<<<<
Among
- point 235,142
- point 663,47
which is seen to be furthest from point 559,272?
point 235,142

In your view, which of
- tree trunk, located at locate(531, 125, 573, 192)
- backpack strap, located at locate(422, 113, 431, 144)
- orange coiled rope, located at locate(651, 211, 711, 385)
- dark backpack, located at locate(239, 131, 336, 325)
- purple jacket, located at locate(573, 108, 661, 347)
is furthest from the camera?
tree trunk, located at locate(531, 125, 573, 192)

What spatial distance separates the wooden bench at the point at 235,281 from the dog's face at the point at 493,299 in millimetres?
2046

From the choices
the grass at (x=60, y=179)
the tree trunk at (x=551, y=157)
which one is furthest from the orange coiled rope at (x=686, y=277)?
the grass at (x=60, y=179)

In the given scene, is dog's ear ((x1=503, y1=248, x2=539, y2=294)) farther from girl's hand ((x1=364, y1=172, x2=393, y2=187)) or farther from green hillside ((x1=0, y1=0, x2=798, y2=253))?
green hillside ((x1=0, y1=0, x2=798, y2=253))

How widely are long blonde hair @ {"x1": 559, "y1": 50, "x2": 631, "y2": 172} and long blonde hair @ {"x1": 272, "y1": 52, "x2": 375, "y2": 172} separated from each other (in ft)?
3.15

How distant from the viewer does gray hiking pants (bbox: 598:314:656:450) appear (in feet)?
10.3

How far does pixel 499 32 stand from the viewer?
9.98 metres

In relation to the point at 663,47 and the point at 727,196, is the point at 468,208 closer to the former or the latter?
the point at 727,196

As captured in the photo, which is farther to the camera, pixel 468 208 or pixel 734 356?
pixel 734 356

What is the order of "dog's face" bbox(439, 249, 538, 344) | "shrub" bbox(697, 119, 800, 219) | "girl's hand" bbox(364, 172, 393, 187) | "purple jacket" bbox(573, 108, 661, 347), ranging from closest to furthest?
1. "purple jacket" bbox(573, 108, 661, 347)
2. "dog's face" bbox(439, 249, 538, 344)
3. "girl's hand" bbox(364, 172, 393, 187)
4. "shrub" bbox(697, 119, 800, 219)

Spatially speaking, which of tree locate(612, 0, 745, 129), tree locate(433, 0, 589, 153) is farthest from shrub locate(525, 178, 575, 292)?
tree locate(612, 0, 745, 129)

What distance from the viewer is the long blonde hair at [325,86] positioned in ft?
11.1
>>>>
→ **EXERCISE DIRECTIONS**:
Each line of the listing should be echoed back exactly.

→ **TASK ANSWER**:
Among
- point 235,142
- point 663,47
which is seen to be furthest from point 559,272?
point 235,142

In your view, which of
- tree trunk, located at locate(531, 125, 573, 192)
- backpack strap, located at locate(422, 113, 431, 144)
- orange coiled rope, located at locate(651, 211, 711, 385)
- dark backpack, located at locate(239, 131, 336, 325)
- purple jacket, located at locate(573, 108, 661, 347)
is furthest from the camera?
tree trunk, located at locate(531, 125, 573, 192)

What spatial distance separates the wooden bench at the point at 235,281 from the dog's face at the point at 493,299 in millimetres?
2046

From the choices
the grass at (x=60, y=179)
the tree trunk at (x=551, y=157)
which one is furthest from the orange coiled rope at (x=686, y=277)?
the grass at (x=60, y=179)

In the given scene, is dog's ear ((x1=503, y1=248, x2=539, y2=294)) farther from girl's hand ((x1=364, y1=172, x2=393, y2=187)) or farther from green hillside ((x1=0, y1=0, x2=798, y2=253))?
green hillside ((x1=0, y1=0, x2=798, y2=253))

How widely are long blonde hair @ {"x1": 559, "y1": 50, "x2": 631, "y2": 172} and long blonde hair @ {"x1": 272, "y1": 52, "x2": 375, "y2": 172} separated from each other (in ft)?
3.15

How distant from the viewer does gray hiking pants (bbox: 598:314:656:450) appear (in feet)?
10.3

How far does pixel 499 32 stand from the viewer?
9.98 metres

In relation to the point at 663,47 and the point at 727,196, is the point at 468,208 closer to the former or the latter?
the point at 727,196

As captured in the photo, which is farther to the camera, pixel 468 208 or pixel 734 356?
pixel 734 356

What is the order of "dog's face" bbox(439, 249, 538, 344) | "shrub" bbox(697, 119, 800, 219) | "girl's hand" bbox(364, 172, 393, 187) | "purple jacket" bbox(573, 108, 661, 347), ranging from closest to furthest?
1. "purple jacket" bbox(573, 108, 661, 347)
2. "dog's face" bbox(439, 249, 538, 344)
3. "girl's hand" bbox(364, 172, 393, 187)
4. "shrub" bbox(697, 119, 800, 219)

Spatially speaking, which of tree locate(612, 0, 745, 129), tree locate(433, 0, 589, 153) is farthest from shrub locate(525, 178, 575, 292)?
tree locate(612, 0, 745, 129)

What distance from the viewer is the long blonde hair at [325,86] positioned in ft?
11.1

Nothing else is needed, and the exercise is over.